The shortage of medical care providers in our area constitutes its own health care emergency. HealthForce Partners Northern San Joaquin Valley is working to address this crisis by announcing the addition of two new leaders as it grows its efforts as an innovator to create solutions that will alleviate regional healthcare worker shortages with locally grown talent by collaborating with healthcare, education and community organizations.

“These new additions to our team – both of whom are established leaders with long backgrounds of service to their communities – strengthen our presence in vital areas of our overall footprint,” said Paul Lanning, HealthForce Partners Executive Director. “We’re excited to enhance our day-to-day engagement with employers, educational institutions and community-based organizations throughout the Northern San Joaquin Valley and into the foothills of the Mother Lode as we all work to alleviate staffing shortages for our employer partners, improve access to care in our communities, and provide meaningful career pathways in healthcare for local residents.”

Christina Gilbert, a lifelong Stocktonian, is excited to serve as HealthForce Partners San Joaquin County Director. “There are powerful and lasting outcomes when we collaborate to solve challenges,” she said.

Prior to her new position with HealthForce, she served as director of San Joaquin Children’s Alliance. As funding from the federal American Rescue Plan Act was allocated to San Joaquin County, Gilbert worked with the Children and Youth Task Force to bring proposals before the county board of supervisors that could best mitigate the impacts of the COVID pandemic. One such proposal resulted in a $5.2 million grant that resulted in a partnership between San Joaquin County Behavioral Health Service and HealthForce Partners to fund a workforce development program that will train, educate and develop workers for a myriad of jobs in the behavioral health sector.

“The work to build the behavioral health workforce is desperately needed. As a mother of four kids, I’m keenly aware of the mental health impacts this generation is facing and the reality that we as a community are not fully meeting this need,” the Stanislaus State graduate said. “Joining HealthForce Partners is my opportunity to harness that collective work and help us expand it to meet the needs across our community.”

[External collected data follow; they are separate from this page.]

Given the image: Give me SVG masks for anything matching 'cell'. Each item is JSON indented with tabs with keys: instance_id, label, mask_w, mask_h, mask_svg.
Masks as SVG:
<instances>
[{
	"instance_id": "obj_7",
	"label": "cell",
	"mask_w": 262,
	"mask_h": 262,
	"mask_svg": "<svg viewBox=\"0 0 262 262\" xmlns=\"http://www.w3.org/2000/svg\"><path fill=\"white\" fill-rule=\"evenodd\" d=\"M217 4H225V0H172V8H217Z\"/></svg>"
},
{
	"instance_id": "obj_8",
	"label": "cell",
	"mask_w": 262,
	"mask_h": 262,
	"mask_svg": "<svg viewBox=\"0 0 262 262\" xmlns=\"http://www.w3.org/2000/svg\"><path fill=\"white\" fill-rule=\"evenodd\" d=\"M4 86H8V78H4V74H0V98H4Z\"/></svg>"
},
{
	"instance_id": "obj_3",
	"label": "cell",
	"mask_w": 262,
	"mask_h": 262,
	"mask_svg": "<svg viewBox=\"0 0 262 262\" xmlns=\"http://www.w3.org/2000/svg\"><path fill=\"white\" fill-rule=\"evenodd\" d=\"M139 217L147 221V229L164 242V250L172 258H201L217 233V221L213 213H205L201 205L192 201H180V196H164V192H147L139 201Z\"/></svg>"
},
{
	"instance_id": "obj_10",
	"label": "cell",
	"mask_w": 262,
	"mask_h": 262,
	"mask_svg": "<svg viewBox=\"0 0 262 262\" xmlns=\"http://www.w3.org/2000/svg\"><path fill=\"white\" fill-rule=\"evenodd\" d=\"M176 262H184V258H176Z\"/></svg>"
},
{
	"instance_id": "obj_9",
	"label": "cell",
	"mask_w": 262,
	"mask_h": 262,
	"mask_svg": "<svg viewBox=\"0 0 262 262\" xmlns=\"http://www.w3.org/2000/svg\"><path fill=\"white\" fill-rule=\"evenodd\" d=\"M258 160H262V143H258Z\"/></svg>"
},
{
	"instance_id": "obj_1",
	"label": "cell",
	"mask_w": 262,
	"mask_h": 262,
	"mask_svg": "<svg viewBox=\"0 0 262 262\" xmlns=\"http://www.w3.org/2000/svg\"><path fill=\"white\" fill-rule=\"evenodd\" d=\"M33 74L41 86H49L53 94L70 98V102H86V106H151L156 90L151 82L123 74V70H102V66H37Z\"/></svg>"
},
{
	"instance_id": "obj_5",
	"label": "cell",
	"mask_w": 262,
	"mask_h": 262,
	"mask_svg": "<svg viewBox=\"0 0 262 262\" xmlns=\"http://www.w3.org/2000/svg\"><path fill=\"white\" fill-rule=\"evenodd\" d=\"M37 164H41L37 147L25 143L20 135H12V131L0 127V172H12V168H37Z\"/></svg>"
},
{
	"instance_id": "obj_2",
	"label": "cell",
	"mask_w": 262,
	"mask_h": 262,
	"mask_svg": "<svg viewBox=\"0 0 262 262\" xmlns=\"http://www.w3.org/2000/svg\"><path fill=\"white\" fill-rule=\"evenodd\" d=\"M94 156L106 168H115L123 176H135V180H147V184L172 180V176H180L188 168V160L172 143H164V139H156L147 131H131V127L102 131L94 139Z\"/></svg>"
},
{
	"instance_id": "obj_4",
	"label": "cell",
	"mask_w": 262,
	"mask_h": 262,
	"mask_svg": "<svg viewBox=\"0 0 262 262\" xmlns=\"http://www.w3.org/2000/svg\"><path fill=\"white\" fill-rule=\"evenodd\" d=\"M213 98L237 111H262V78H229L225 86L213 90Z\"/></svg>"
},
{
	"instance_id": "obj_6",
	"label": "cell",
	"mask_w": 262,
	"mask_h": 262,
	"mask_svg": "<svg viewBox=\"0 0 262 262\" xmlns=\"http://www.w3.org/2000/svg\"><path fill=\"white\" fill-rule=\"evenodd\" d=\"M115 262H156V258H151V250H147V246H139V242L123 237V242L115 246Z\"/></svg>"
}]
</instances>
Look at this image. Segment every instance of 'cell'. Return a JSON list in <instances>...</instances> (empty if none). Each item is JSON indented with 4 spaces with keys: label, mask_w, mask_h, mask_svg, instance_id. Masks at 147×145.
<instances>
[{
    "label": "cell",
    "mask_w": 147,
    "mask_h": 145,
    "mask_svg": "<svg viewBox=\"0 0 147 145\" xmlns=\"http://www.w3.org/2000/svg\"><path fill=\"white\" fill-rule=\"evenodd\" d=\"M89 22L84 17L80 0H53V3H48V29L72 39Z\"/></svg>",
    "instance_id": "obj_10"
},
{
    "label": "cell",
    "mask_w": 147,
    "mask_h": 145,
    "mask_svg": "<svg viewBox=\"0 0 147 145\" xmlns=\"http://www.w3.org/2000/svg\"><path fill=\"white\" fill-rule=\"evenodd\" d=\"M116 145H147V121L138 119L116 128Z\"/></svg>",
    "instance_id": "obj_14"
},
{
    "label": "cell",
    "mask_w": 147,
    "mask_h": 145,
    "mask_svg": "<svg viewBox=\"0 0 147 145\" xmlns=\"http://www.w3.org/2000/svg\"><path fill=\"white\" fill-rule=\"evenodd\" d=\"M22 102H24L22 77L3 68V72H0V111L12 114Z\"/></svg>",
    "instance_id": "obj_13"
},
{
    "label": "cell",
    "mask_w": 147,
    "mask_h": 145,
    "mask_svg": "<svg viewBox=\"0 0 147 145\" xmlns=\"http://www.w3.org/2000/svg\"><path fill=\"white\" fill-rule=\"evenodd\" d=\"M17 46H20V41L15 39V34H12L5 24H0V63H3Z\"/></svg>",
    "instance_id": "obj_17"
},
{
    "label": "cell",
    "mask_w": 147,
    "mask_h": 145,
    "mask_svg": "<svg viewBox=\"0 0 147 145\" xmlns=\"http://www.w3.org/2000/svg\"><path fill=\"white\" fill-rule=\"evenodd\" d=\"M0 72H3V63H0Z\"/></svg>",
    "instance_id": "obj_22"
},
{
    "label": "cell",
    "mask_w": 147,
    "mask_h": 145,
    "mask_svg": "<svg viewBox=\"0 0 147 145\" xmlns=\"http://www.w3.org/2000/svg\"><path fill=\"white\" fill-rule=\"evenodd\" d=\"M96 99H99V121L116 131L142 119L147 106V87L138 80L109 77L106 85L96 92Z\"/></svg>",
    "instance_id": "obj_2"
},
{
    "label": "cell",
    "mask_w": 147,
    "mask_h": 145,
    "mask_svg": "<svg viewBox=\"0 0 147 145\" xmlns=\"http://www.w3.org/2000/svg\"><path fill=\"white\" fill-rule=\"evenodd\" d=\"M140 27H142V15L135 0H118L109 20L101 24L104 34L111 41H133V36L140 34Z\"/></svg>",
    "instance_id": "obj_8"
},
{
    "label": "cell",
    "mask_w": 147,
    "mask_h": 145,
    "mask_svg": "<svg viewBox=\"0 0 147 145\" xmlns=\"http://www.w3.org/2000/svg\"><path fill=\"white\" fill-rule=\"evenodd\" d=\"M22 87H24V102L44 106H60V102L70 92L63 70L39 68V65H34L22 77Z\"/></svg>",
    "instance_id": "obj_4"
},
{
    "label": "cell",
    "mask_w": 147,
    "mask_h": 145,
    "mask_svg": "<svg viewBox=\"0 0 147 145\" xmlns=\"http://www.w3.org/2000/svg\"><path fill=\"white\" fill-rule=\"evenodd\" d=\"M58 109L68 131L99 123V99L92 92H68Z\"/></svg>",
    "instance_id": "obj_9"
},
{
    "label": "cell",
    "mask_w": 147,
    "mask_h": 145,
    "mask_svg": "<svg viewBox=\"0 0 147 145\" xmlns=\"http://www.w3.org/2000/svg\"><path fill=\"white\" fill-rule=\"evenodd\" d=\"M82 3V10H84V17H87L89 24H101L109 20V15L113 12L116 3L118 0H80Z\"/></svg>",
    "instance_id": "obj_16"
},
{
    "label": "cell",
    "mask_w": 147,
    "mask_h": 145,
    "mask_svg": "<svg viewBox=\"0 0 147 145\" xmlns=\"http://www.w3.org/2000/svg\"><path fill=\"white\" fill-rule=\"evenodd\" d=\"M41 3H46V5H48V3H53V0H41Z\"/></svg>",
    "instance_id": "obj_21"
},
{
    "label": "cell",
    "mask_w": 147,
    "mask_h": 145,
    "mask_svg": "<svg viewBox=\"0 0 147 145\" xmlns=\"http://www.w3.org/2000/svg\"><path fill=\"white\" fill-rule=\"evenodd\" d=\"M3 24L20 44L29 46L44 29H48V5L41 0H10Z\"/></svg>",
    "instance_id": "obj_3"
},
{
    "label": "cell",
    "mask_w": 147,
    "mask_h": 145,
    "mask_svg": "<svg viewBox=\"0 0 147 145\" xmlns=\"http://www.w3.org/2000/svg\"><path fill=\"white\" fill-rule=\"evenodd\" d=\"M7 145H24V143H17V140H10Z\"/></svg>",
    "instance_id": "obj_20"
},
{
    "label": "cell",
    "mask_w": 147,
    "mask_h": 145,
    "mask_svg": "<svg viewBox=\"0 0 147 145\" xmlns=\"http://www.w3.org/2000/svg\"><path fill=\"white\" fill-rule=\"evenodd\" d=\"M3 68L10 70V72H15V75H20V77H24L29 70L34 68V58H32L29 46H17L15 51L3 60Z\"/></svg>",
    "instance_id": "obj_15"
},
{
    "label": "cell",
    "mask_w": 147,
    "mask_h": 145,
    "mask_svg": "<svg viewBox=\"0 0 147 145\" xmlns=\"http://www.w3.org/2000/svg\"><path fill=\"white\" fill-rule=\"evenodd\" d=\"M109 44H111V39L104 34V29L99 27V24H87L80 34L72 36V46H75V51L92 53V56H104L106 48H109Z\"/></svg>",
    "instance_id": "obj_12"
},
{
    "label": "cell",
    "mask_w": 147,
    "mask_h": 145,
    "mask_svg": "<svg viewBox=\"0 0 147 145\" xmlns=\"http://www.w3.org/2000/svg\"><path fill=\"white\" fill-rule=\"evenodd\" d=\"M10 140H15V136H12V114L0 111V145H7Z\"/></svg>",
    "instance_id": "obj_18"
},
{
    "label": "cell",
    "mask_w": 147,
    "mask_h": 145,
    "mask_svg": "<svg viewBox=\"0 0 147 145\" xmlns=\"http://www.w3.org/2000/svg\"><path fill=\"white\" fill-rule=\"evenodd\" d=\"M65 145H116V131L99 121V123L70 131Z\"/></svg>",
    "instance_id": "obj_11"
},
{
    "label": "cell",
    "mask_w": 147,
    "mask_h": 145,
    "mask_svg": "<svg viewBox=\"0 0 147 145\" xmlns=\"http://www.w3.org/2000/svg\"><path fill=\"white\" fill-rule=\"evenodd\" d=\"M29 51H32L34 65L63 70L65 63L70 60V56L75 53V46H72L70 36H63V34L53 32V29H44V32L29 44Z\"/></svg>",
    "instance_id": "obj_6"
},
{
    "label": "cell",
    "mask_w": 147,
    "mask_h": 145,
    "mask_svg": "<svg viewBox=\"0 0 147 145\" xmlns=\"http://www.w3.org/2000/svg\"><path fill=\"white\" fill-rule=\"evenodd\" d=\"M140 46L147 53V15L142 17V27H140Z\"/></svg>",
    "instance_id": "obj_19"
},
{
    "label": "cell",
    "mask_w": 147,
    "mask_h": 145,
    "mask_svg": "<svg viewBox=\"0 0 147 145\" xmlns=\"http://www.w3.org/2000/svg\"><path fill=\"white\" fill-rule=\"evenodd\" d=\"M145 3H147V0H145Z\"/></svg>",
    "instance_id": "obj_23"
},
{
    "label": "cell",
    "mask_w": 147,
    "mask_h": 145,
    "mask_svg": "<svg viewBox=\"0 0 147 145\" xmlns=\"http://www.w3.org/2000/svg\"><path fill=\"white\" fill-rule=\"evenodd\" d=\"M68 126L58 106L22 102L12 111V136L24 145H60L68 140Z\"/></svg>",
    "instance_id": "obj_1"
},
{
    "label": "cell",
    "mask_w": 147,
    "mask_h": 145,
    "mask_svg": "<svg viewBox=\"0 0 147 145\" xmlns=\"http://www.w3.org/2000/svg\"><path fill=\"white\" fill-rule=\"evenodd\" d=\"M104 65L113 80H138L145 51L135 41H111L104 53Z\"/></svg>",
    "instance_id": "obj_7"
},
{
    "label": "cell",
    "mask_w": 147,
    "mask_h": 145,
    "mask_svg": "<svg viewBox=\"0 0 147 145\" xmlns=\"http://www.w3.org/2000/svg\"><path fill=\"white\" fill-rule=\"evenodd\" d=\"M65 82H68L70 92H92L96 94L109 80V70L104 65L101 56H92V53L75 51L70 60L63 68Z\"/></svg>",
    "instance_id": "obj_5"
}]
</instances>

Tiffani Burns is looking forward to making an impact as Director for Stanislaus County and Mother Lode Region. “If I can get even one local student to become a nurse, join the workforce and help alleviate the strain, then I’m able to do more for them in that capacity than I ever could in my previous one,” she said.

Burns’ previous stints include a development role at Stanislaus State, where she drummed up $1.5 million in support for the College of Sciences and specifically the nursing program. Most recently she served as manager at Doctors Medical Center in Modesto. “I’ve spent the last eight years working there with some of the greatest people I’ve ever met, but I also saw firsthand the critical need for nursing, behavioral health and really all other healthcare workers,” Burns, who graduated from University of Texas, Austin, said. “When I was introduced to Paul Lanning and heard about the work they were doing, I really had a ‘pinch me’ moment in that I could take my past experience and put it to use to help those I care for so deeply in the industry.”

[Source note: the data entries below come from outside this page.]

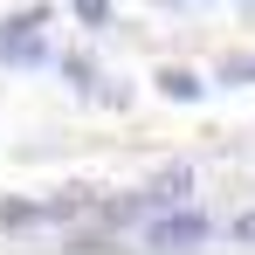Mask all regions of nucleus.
<instances>
[{
  "label": "nucleus",
  "mask_w": 255,
  "mask_h": 255,
  "mask_svg": "<svg viewBox=\"0 0 255 255\" xmlns=\"http://www.w3.org/2000/svg\"><path fill=\"white\" fill-rule=\"evenodd\" d=\"M48 7H28V14H7V21H0V62H7V69H14V62H21V69H35V62H48Z\"/></svg>",
  "instance_id": "f03ea898"
},
{
  "label": "nucleus",
  "mask_w": 255,
  "mask_h": 255,
  "mask_svg": "<svg viewBox=\"0 0 255 255\" xmlns=\"http://www.w3.org/2000/svg\"><path fill=\"white\" fill-rule=\"evenodd\" d=\"M166 7H221V0H166Z\"/></svg>",
  "instance_id": "6e6552de"
},
{
  "label": "nucleus",
  "mask_w": 255,
  "mask_h": 255,
  "mask_svg": "<svg viewBox=\"0 0 255 255\" xmlns=\"http://www.w3.org/2000/svg\"><path fill=\"white\" fill-rule=\"evenodd\" d=\"M221 83H255V55H235V62L221 69Z\"/></svg>",
  "instance_id": "423d86ee"
},
{
  "label": "nucleus",
  "mask_w": 255,
  "mask_h": 255,
  "mask_svg": "<svg viewBox=\"0 0 255 255\" xmlns=\"http://www.w3.org/2000/svg\"><path fill=\"white\" fill-rule=\"evenodd\" d=\"M69 14L83 28H111V0H69Z\"/></svg>",
  "instance_id": "39448f33"
},
{
  "label": "nucleus",
  "mask_w": 255,
  "mask_h": 255,
  "mask_svg": "<svg viewBox=\"0 0 255 255\" xmlns=\"http://www.w3.org/2000/svg\"><path fill=\"white\" fill-rule=\"evenodd\" d=\"M235 242H242V249H255V207L235 214Z\"/></svg>",
  "instance_id": "0eeeda50"
},
{
  "label": "nucleus",
  "mask_w": 255,
  "mask_h": 255,
  "mask_svg": "<svg viewBox=\"0 0 255 255\" xmlns=\"http://www.w3.org/2000/svg\"><path fill=\"white\" fill-rule=\"evenodd\" d=\"M152 83H159V97H166V104H200V97H207V83H200L193 69H179V62H166Z\"/></svg>",
  "instance_id": "20e7f679"
},
{
  "label": "nucleus",
  "mask_w": 255,
  "mask_h": 255,
  "mask_svg": "<svg viewBox=\"0 0 255 255\" xmlns=\"http://www.w3.org/2000/svg\"><path fill=\"white\" fill-rule=\"evenodd\" d=\"M62 76H69V90H76L83 104H111V111H118V104H131V90H111V76L90 62L83 48H69V55H62Z\"/></svg>",
  "instance_id": "7ed1b4c3"
},
{
  "label": "nucleus",
  "mask_w": 255,
  "mask_h": 255,
  "mask_svg": "<svg viewBox=\"0 0 255 255\" xmlns=\"http://www.w3.org/2000/svg\"><path fill=\"white\" fill-rule=\"evenodd\" d=\"M207 235H214V221L200 207H166V214H152L145 228H138V242L152 255H186V249H207Z\"/></svg>",
  "instance_id": "f257e3e1"
}]
</instances>
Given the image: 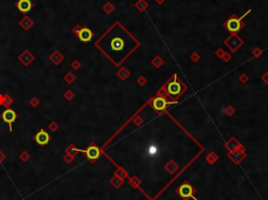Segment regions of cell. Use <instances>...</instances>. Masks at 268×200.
I'll return each mask as SVG.
<instances>
[{"mask_svg":"<svg viewBox=\"0 0 268 200\" xmlns=\"http://www.w3.org/2000/svg\"><path fill=\"white\" fill-rule=\"evenodd\" d=\"M77 35H78V37L80 38V40L82 41V42H84V43L89 42V41L91 40L92 37H93L92 32L87 27H81L79 32L77 33Z\"/></svg>","mask_w":268,"mask_h":200,"instance_id":"cell-6","label":"cell"},{"mask_svg":"<svg viewBox=\"0 0 268 200\" xmlns=\"http://www.w3.org/2000/svg\"><path fill=\"white\" fill-rule=\"evenodd\" d=\"M95 45L103 51L115 65L126 60L140 43L130 34L121 22L116 21L97 41Z\"/></svg>","mask_w":268,"mask_h":200,"instance_id":"cell-1","label":"cell"},{"mask_svg":"<svg viewBox=\"0 0 268 200\" xmlns=\"http://www.w3.org/2000/svg\"><path fill=\"white\" fill-rule=\"evenodd\" d=\"M35 139H36V142H37L39 145H42V146H44V145L48 144L49 139H50V136H49V134L46 131H44V130H40V131L36 134Z\"/></svg>","mask_w":268,"mask_h":200,"instance_id":"cell-8","label":"cell"},{"mask_svg":"<svg viewBox=\"0 0 268 200\" xmlns=\"http://www.w3.org/2000/svg\"><path fill=\"white\" fill-rule=\"evenodd\" d=\"M156 1H157L159 4H161V3H162V2H165V0H156Z\"/></svg>","mask_w":268,"mask_h":200,"instance_id":"cell-12","label":"cell"},{"mask_svg":"<svg viewBox=\"0 0 268 200\" xmlns=\"http://www.w3.org/2000/svg\"><path fill=\"white\" fill-rule=\"evenodd\" d=\"M246 16V14L243 15V17L237 18L235 15H231L224 23V26L227 30H230V33H237L243 27V23H242V19Z\"/></svg>","mask_w":268,"mask_h":200,"instance_id":"cell-3","label":"cell"},{"mask_svg":"<svg viewBox=\"0 0 268 200\" xmlns=\"http://www.w3.org/2000/svg\"><path fill=\"white\" fill-rule=\"evenodd\" d=\"M176 192L183 200H188L189 198H193L194 200H197L194 197V193L196 192V190H195L193 186H192V184L188 182V181H184V182L176 190Z\"/></svg>","mask_w":268,"mask_h":200,"instance_id":"cell-4","label":"cell"},{"mask_svg":"<svg viewBox=\"0 0 268 200\" xmlns=\"http://www.w3.org/2000/svg\"><path fill=\"white\" fill-rule=\"evenodd\" d=\"M16 6L19 9L20 12L22 13H27L32 10L33 3L30 0H19L16 3Z\"/></svg>","mask_w":268,"mask_h":200,"instance_id":"cell-9","label":"cell"},{"mask_svg":"<svg viewBox=\"0 0 268 200\" xmlns=\"http://www.w3.org/2000/svg\"><path fill=\"white\" fill-rule=\"evenodd\" d=\"M172 102H168V101H166L163 98H156L154 101H153V107H154L156 110H165V109L166 108V105L168 104H171Z\"/></svg>","mask_w":268,"mask_h":200,"instance_id":"cell-10","label":"cell"},{"mask_svg":"<svg viewBox=\"0 0 268 200\" xmlns=\"http://www.w3.org/2000/svg\"><path fill=\"white\" fill-rule=\"evenodd\" d=\"M147 6H148V3H146L144 0H139V1L136 3V7H137V10H139V11H144Z\"/></svg>","mask_w":268,"mask_h":200,"instance_id":"cell-11","label":"cell"},{"mask_svg":"<svg viewBox=\"0 0 268 200\" xmlns=\"http://www.w3.org/2000/svg\"><path fill=\"white\" fill-rule=\"evenodd\" d=\"M83 152H85L87 158L89 160H91V162H94L95 159H98V158L100 157V154H101L100 149H98L97 146H94V145L89 146L87 149L85 150V151H83Z\"/></svg>","mask_w":268,"mask_h":200,"instance_id":"cell-5","label":"cell"},{"mask_svg":"<svg viewBox=\"0 0 268 200\" xmlns=\"http://www.w3.org/2000/svg\"><path fill=\"white\" fill-rule=\"evenodd\" d=\"M16 118H17V114L14 110H12V109H6V110L2 113V118H3V121L6 122V123L9 124L11 129H12V124L16 121Z\"/></svg>","mask_w":268,"mask_h":200,"instance_id":"cell-7","label":"cell"},{"mask_svg":"<svg viewBox=\"0 0 268 200\" xmlns=\"http://www.w3.org/2000/svg\"><path fill=\"white\" fill-rule=\"evenodd\" d=\"M184 86L181 83L176 81V77H174L173 81H170L168 84L166 85V90L169 93V95L173 98H176L178 95H180L181 93L184 91Z\"/></svg>","mask_w":268,"mask_h":200,"instance_id":"cell-2","label":"cell"}]
</instances>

Burns said her number one goal is to keep moving the needle in addressing healthcare. This means “growing our own workforce with students and current employees who want to have both the educational and career opportunities in their hometown, so that they can stay and make a life and raise a family,” she said.

Among the fastest-growing, poorest and least healthy regions of California, the San Joaquin Valley also has the lowest number of healthcare professionals across a range of specialties per 100,000 people of any region in California, reports the California Health Care Foundation. As 30 percent of this already stretched workforce nears retirement age, this makes the work of HealthForce to address shortages in nursing, behavioral health and allied health fields even more vital.

As HealthForce Partners marks its fifth year, Lanning said the addition of Gilbert and Burns will expand HealthForce Partners’ efforts at a critical time and can only result in healthier communities overall.